I am really tired. I went to bed around 20:30 (IDK how long it took me to actually fall asleep though...) but I'm still really tired, waking up at 5:00. It's going to suck when I have to use my new phone for work because people call me all night long even though they know I have to get up at 5 every day :\

A new cyst developed in my right eye so now I have two 9_9; This one is smaller and in the corner, but very red. And it's painful. It hurts to blink or close my eyes. I mean it's not like excruciating or anything, but it still like... makes me notice it every time. And uh, blinking is not something you'd normally notice and you just do it all the time, so...

It also makes falling asleep harder, and that's already hard in the first place.......

I really want to not work and just go back to sleep. But by the time I figure out if I'm not working it'll be like... light outside and I won't feel as dead tired. Then I'll not sleep well again tonight and be really tired for work tomorrow. And of course if I do work, I won't be sleeping today lol.

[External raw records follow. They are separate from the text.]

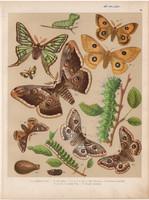 Magyarország lepkéi (29), litográfia 1907, nyomat, lepke, pillangó, hernyó, Saturnia Pyri, Pavonia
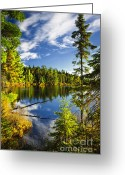 Reflect Greeting Cards - Forest and sky reflecting in lake Greeting Card by Elena Elisseeva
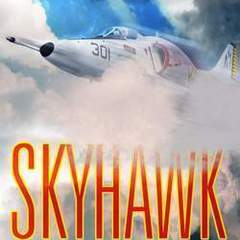 "Hire Stewart Williams - Portfolio - ""Skyhawk"" Book Cover"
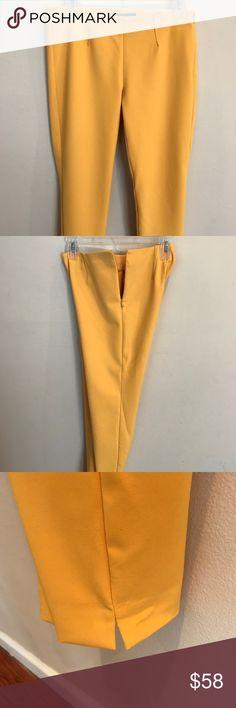 Theory woman's Gold Dress Pants Theory gold straight leg dress pants size 4 Theory Pants Straight Leg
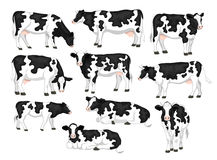 Holstein friesian black and white patched coat breed cattles set. Royalty Free Stock Photography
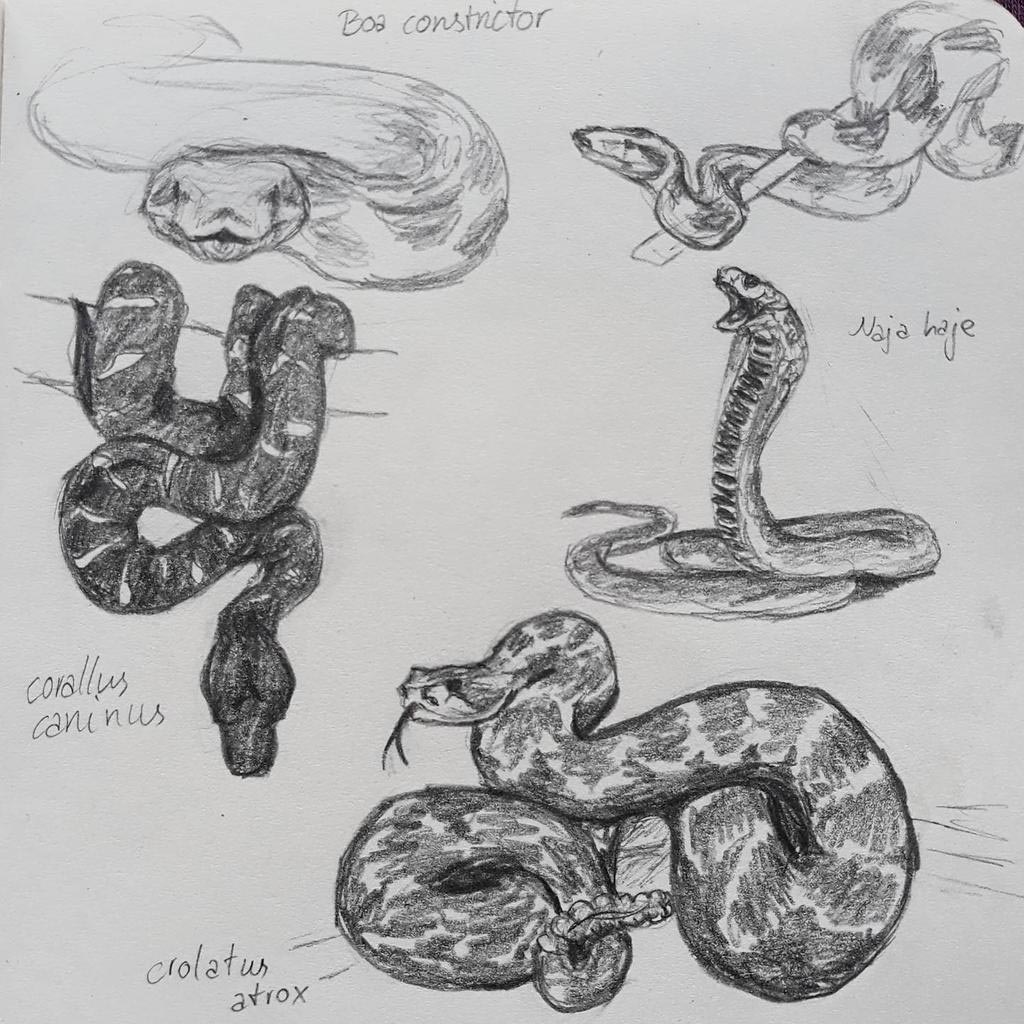 Snake drawing reference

I've been watching my brother play through Final Fantasy IX. It's a lot of fun. I love that game. This is like the 2309582935th time I've seen it but I still forget things about it so seeing it again is really exciting. I love the whole love letter thing in Alexandria, ahaha. And Minister Artania is <3 <3 I just love every character in FF9.

When I last went to sleep, he had gotten to about the point where spoilers )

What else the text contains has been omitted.